Problem to work on: In every item below, change each "cabinet door" to "cupboard door" and leave everything else unchanged.

┏━━

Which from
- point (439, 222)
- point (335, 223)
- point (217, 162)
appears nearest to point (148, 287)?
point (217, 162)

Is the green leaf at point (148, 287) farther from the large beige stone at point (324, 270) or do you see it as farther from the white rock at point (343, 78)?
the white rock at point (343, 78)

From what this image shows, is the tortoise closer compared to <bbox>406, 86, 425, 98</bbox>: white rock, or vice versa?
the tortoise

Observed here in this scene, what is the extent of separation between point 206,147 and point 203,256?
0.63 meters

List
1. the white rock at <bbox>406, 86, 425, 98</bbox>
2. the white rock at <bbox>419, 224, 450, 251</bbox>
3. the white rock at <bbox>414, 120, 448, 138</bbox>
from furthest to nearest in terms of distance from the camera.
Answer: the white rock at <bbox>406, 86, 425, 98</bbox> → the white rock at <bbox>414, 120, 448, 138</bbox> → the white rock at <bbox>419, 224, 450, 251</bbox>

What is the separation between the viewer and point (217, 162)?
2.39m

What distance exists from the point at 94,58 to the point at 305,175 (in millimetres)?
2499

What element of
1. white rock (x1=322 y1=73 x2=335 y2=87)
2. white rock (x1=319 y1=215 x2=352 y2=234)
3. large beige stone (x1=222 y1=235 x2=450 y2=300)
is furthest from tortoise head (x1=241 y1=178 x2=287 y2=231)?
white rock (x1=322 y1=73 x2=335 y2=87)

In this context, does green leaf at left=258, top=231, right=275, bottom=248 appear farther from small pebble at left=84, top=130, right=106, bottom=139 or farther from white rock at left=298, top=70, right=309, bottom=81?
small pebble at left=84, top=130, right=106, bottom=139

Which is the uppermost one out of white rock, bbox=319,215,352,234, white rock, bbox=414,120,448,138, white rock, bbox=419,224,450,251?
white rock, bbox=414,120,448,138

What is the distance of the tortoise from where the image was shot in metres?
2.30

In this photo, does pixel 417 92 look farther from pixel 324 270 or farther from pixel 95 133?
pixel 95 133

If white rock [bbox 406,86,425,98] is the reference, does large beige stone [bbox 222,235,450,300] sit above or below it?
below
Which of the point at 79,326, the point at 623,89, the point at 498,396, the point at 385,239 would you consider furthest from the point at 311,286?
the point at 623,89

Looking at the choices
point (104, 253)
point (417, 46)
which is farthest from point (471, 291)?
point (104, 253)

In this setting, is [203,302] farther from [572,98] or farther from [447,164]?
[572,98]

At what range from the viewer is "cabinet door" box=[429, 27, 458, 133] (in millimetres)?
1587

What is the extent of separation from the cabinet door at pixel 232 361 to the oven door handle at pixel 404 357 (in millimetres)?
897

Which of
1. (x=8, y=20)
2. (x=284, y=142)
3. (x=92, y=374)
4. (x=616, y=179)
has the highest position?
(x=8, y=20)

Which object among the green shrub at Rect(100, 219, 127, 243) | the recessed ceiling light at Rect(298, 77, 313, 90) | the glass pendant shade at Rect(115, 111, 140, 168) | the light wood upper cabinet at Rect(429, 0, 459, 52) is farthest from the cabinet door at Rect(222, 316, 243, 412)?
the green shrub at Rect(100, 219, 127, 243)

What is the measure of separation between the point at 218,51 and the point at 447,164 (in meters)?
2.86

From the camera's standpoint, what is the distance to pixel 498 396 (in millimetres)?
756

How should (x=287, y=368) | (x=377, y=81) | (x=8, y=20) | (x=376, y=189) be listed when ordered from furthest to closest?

┗━━

The answer:
Which from
- point (439, 222)
- point (335, 223)
- point (217, 162)
appears nearest to point (148, 287)?
point (217, 162)

Is the green leaf at point (148, 287) farther from the large beige stone at point (324, 270) or do you see it as farther from the white rock at point (343, 78)?
the white rock at point (343, 78)

From what this image shows, is the tortoise closer compared to <bbox>406, 86, 425, 98</bbox>: white rock, or vice versa?
the tortoise

Observed here in this scene, what is the extent of separation between point 206,147 and point 203,256?
0.63 meters

List
1. the white rock at <bbox>406, 86, 425, 98</bbox>
2. the white rock at <bbox>419, 224, 450, 251</bbox>
3. the white rock at <bbox>414, 120, 448, 138</bbox>
from furthest to nearest in terms of distance from the camera.
Answer: the white rock at <bbox>406, 86, 425, 98</bbox> → the white rock at <bbox>414, 120, 448, 138</bbox> → the white rock at <bbox>419, 224, 450, 251</bbox>

What is the separation between the viewer and point (217, 162)?
2.39m

What distance exists from the point at 94,58 to the point at 305,175 (in millimetres)?
2499

What element of
1. white rock (x1=322 y1=73 x2=335 y2=87)
2. white rock (x1=319 y1=215 x2=352 y2=234)
3. large beige stone (x1=222 y1=235 x2=450 y2=300)
is furthest from tortoise head (x1=241 y1=178 x2=287 y2=231)?
white rock (x1=322 y1=73 x2=335 y2=87)

In this context, does green leaf at left=258, top=231, right=275, bottom=248 appear farther from small pebble at left=84, top=130, right=106, bottom=139 or farther from white rock at left=298, top=70, right=309, bottom=81?
small pebble at left=84, top=130, right=106, bottom=139

Which is the uppermost one out of white rock, bbox=319,215,352,234, white rock, bbox=414,120,448,138, white rock, bbox=419,224,450,251?
white rock, bbox=414,120,448,138

What is the distance of the tortoise from where the image was shot in metres?
2.30

In this photo, does pixel 417 92 look farther from pixel 324 270 or farther from pixel 95 133?
pixel 95 133

If white rock [bbox 406,86,425,98] is the reference, does large beige stone [bbox 222,235,450,300] sit above or below it?
below
Which of the point at 79,326, the point at 623,89, the point at 498,396, the point at 385,239 would you consider furthest from the point at 311,286?
the point at 623,89

Looking at the choices
point (104, 253)
point (417, 46)
which is farthest from point (471, 291)?
point (104, 253)

In this setting, is [203,302] farther from [572,98] or farther from [447,164]?
[572,98]

At what range from the viewer is "cupboard door" box=[429, 27, 458, 133] (in millimetres)?
1587

What is the extent of separation from the cupboard door at pixel 232 361 to the oven door handle at pixel 404 357 (in millimetres)?
897

Which of
1. (x=8, y=20)
2. (x=284, y=142)
3. (x=92, y=374)
4. (x=616, y=179)
has the highest position?
(x=8, y=20)

Which object among the green shrub at Rect(100, 219, 127, 243) | the recessed ceiling light at Rect(298, 77, 313, 90) | the glass pendant shade at Rect(115, 111, 140, 168) | the light wood upper cabinet at Rect(429, 0, 459, 52) is farthest from the cupboard door at Rect(222, 316, 243, 412)?
the green shrub at Rect(100, 219, 127, 243)

What is the measure of separation between the point at 218,51 and the point at 447,164 (in meters)?
2.86

From the camera's standpoint, what is the distance to pixel 498 396 (in millimetres)?
756

How should (x=287, y=368) | (x=377, y=81) | (x=8, y=20) | (x=376, y=189) be listed when ordered from furthest to closest?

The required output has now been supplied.